=== WORK INSTRUCTIONS ===
Which of the lines below holds the string "ExtraBoldItalic"? Copy every line that does.

··· RECORD SET

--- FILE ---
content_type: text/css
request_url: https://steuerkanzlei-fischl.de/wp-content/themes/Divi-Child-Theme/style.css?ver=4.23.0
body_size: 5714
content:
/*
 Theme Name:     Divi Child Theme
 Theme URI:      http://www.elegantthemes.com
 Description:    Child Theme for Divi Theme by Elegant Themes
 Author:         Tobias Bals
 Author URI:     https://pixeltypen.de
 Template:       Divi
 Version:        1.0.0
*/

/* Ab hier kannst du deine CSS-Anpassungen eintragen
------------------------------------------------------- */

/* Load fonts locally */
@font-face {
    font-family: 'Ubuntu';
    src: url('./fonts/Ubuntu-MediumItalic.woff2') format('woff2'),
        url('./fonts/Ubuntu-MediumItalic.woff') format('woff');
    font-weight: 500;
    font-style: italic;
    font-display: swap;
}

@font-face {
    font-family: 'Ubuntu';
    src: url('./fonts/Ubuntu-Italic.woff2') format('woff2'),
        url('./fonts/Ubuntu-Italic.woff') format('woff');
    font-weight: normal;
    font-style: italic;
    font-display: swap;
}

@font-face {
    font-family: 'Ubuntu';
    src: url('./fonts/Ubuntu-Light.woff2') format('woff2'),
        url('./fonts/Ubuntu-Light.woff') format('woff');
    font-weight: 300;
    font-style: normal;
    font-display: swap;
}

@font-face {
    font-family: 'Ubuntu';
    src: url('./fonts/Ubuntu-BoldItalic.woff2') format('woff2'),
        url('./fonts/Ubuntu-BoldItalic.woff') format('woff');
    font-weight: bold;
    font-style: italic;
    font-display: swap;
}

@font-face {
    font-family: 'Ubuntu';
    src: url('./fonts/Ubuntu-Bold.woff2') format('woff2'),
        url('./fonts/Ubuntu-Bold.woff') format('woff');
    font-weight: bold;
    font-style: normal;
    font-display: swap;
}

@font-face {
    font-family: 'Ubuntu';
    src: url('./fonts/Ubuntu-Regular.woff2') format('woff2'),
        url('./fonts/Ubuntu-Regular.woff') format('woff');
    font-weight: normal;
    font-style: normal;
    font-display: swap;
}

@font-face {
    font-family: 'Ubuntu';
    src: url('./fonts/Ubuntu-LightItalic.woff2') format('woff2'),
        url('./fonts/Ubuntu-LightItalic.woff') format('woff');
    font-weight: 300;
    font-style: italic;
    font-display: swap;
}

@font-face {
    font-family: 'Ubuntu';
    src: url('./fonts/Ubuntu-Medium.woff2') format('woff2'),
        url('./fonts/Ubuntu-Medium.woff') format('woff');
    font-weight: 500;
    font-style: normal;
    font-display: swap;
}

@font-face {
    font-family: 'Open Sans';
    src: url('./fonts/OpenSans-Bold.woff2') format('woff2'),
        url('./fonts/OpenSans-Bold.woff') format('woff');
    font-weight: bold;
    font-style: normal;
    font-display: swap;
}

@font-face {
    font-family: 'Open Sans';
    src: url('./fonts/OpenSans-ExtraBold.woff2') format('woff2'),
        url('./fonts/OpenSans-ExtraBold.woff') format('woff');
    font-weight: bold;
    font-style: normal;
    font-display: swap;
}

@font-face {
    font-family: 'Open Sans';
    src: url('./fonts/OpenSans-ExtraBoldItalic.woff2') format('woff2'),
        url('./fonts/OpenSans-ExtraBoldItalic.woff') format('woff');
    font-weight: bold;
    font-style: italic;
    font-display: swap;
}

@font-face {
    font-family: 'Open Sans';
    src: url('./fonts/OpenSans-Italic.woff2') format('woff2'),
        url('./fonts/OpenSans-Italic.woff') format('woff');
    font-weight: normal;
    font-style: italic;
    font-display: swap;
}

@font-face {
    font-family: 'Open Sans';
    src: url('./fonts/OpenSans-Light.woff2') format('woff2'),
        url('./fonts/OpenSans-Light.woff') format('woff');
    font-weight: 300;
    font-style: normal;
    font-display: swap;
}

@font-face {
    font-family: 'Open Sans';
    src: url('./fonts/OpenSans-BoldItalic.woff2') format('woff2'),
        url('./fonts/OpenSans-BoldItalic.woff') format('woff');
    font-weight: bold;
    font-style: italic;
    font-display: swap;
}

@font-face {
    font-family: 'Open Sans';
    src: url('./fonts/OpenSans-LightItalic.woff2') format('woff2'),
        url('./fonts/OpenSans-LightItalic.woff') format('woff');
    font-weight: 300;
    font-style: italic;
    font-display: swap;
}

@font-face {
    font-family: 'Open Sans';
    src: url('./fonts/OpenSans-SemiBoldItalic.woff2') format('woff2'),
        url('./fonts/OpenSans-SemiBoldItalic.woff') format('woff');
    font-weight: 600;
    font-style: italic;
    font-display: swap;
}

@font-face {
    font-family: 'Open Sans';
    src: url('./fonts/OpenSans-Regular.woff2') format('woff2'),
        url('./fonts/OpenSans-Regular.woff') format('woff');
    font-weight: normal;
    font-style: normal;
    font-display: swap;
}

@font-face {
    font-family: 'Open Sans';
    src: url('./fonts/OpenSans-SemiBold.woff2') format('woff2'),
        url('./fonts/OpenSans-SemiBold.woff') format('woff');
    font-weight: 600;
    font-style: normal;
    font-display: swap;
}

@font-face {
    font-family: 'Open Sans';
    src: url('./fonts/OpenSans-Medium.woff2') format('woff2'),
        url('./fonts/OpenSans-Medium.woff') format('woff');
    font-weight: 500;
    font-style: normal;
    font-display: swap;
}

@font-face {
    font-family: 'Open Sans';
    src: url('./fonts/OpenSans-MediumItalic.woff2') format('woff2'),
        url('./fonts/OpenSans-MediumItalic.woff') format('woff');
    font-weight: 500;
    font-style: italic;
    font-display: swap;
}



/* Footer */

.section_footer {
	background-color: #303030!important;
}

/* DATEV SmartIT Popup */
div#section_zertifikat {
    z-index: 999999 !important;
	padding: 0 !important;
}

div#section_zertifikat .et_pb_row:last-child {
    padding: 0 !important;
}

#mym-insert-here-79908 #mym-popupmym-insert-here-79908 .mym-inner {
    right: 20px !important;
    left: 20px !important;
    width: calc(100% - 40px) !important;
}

······
··· RECORD SET

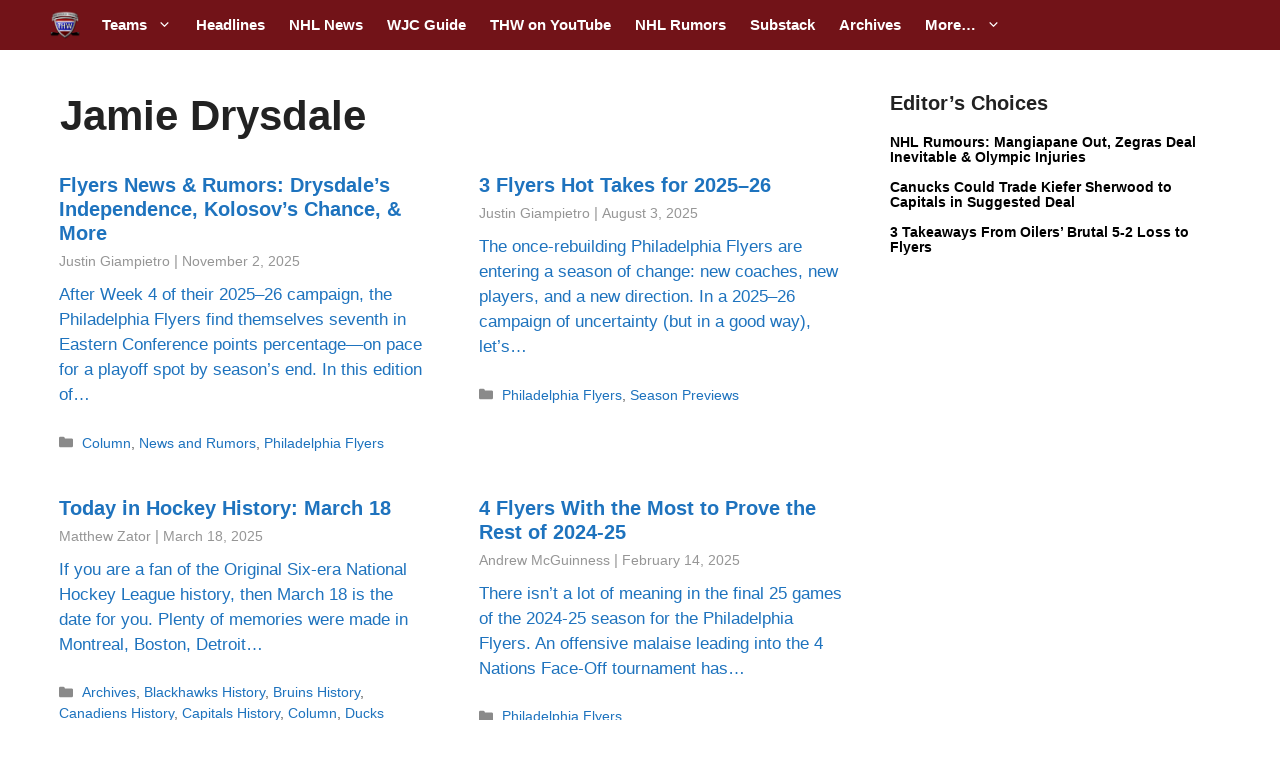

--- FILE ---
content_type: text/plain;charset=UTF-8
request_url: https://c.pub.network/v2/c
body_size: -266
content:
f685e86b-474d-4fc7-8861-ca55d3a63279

······

=== SOLVED PROBLEM ===
    src: url('./fonts/OpenSans-ExtraBoldItalic.woff2') format('woff2'),
        url('./fonts/OpenSans-ExtraBoldItalic.woff') format('woff');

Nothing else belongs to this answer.